NON – DISCLOSURE AGREEMENT (NDA) AND FREELANCERS

When it comes to hiring a freelancer, the question that comes to mind is what are the advantages and what are the challenges of such an endeavor? The biggest advantage of hiring a freelancer is that this cooperation can be stopped at any moment, as hiring a freelancer does not imply having an employment contract and obligations that derive from it. On the other hand, the biggest disadvantage of hiring a freelancer is probably that a freelancer can at any time find and accept other business opportunities that suit him/her better. This can end your business cooperation and delay the realization of your business aspirations. Aside from all that, cooperation between a freelancer and a client requires the exchange of a substantial amount of information, and the best way to secure the confidential nature of the data and to protect it from misuse is to conclude a so called Non – disclosure Agreement (NDA).

NDA as a matter of necessity

To be able to enjoy all the merits of hiring a freelancer and at the same time to avoid disadvantages that come from this business cooperation, NDA becomes a sort of necessity. Concluding this kind of a contract is the best way to secure confidentiality of the information about the client and its business practices. There are various information that can be protected by this contract, such as: business concepts, ideas, exchanged information, patents, intellectual property (rights), including also company management processes. It is very important to carefully specify in the NDA contract which information and data are considered confidential.

Some data is usually excluded from the NDA, such as: information that is already available, freelancer’s know-how, and information that freelancer already made available to the third parties before concluding the NDA, information that has to be provided upon the request of a government entity, etc. It is very important to emphasize that NDA does not include on its own any kind of a transfer of property rights or intellectual property rights from freelancer to client and vice versa. A special contract can be concluded for any kind of these types of transfers, or they can be incorporated in the NDA contractual provisions that refer to transfer of property rights or intellectual property rights between contract parties. In that case, NDA becomes a mixture of several types of contracts.

The obligatory side of the NDA

Once the freelancer signs the NDA contract, he or she is obliged to respect all contractual provisions, or otherwise freelancer can face claims. If contracting parties do breach the NDA provisions – for example a freelancer shares the confidential information from a business relationship with the client with a third party – the best course of action is to contact the lawyer immediately, so that the harm can be neutralized as much as possible. Contracting parties cannot share with anyone the information described as confidential in the NDA, not even with family members or friends, and especially cannot share them on social and business media that are available to an enormous auditorium. NDA does not oblige only the freelancer as a contracting party, it also obliges all the freelancer’s sub-contractors hired to work on the project protected by the NDA, so it is very important to emphasize in the NDA that third parties might also be involved in the project.

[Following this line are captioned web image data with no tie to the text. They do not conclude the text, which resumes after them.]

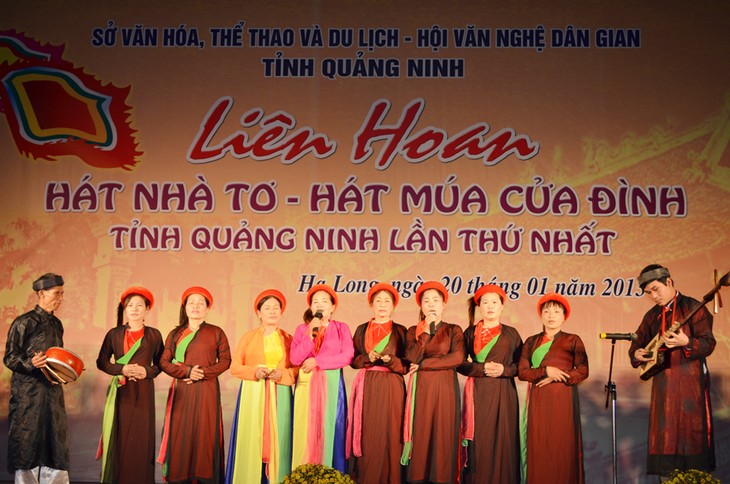 Hội diễn đàn, hát dân ca 3 miền toàn quốc sẽ diễn ra tại Quảng Ninh - ảnh 1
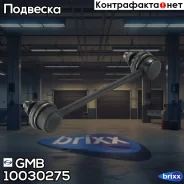 ������ �������������, ������ SL1705 GMB ���. 10030275 10030275 ����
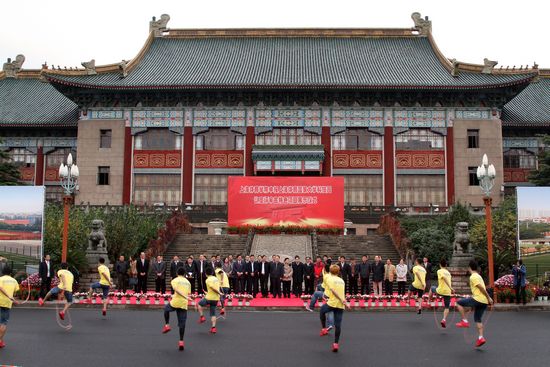 Ag亚洲集团(中国区)官方网站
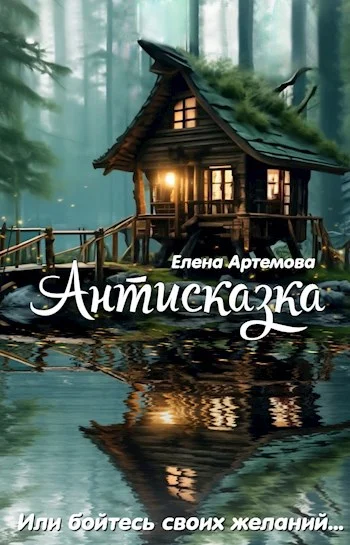 Обложка Антисказка. Или бойтесь своих желаний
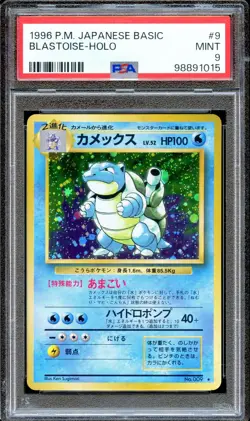 PSA 9 Blastoise Base Set #9 Japanese Pokemon Card Holo MINT - Image 1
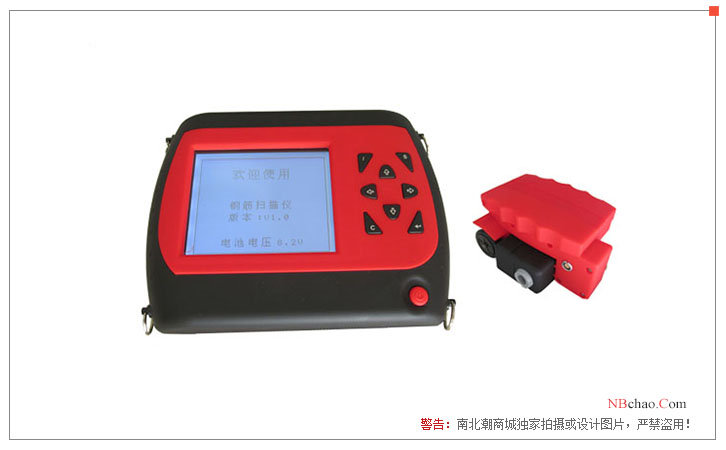 KOSON split rebar scanner KS-35 display diagram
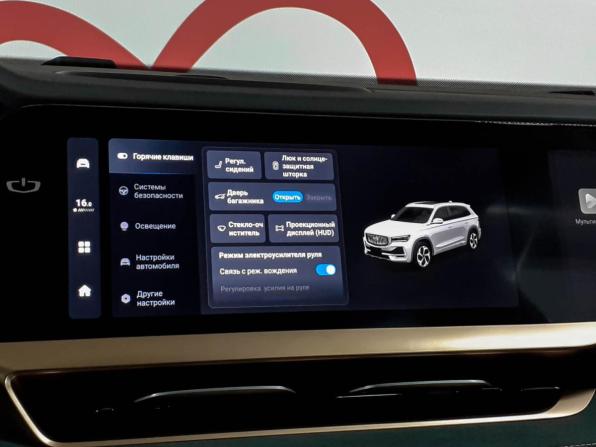 Geely Monjaro I с пробегом 2024 года, цена 3 590 000 рублей, 16500 км, внедорожник, Автокод Объявления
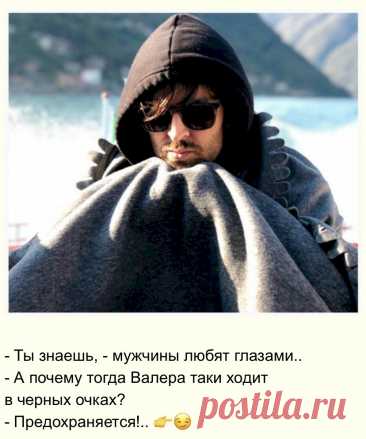 Выпуск №6442 - выпуск анекдотов сайта вокруг смеха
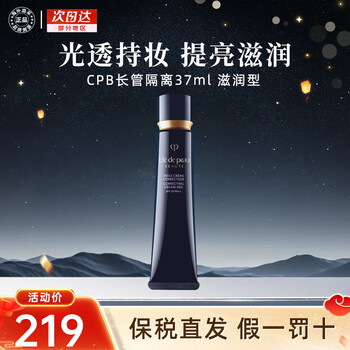 Skin key (cpb) new version cpb isolation cream long tube isolation sunscreen two-in-one moisturizing and brightening valentine's day gift cpb black long tube isolation 37ml moisturizing type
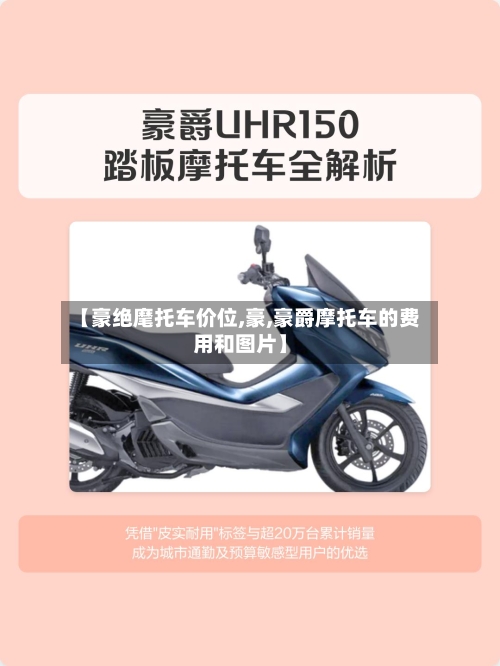 【豪绝麾托车价位,豪,豪爵摩托车的费用和图片】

One-way (unilateral) or two-way (mutual) NDA

If only the client is the one that wants to protect its confidential data, and the breach of the NDA is coming from the freelancer, then this type of NDA is called a one-way or unilateral NDA. But in practice, the common form are the so called mutual NDAs in which a client and a freelancer both want to protect their confidential data, know-how and business practices, and in which both parties are obliged to respect contractual provisions of the NDA.

Situations in which a freelancer should pay extra attention are especially when the client, through the NDA, wants to exclude any other kind of freelancer engagement on other projects that are in competition with the current client’s project. Advice for the freelancer in this scenario would be that this kind of wide contractual provisions are enhanced so to have more precise possible prohibitions in relations with other freelancer’s projects, as well as more precision on possible penalties. This is very useful, because most freelancers have multiple projects for different clients at the same time. Also, there could be prohibitions in the NDA, which refer to the possibility to present the projects on which the freelancer worked for the client as references to third party clients.

General advice for the freelancers would be that they should not sign any kind of NDA where the client is unwilling to agree upon equal protection of the freelancer as a contracting party.

Legal application of the NDA

If the NDA contracting parties breach their obligations, like in the case with any other contract, possible judicial proceedings can be very long and expensive. In that sense, even if there is a very well written NDA, both client and a freelancer should limit as much as possible the quantity of exchanged information and data. Both parties, when sharing data, should have a written correspondence with emphasis that exchanged information is confidential.

The most important thing when it comes to the legal application of the NDA is which law is applicable in the case when the NDA provisions are breached. The best option is to agree upon the law with which you are most familiar with, meaning that you have a legal professional who can quickly and efficiently interpret the applied law at any given moment.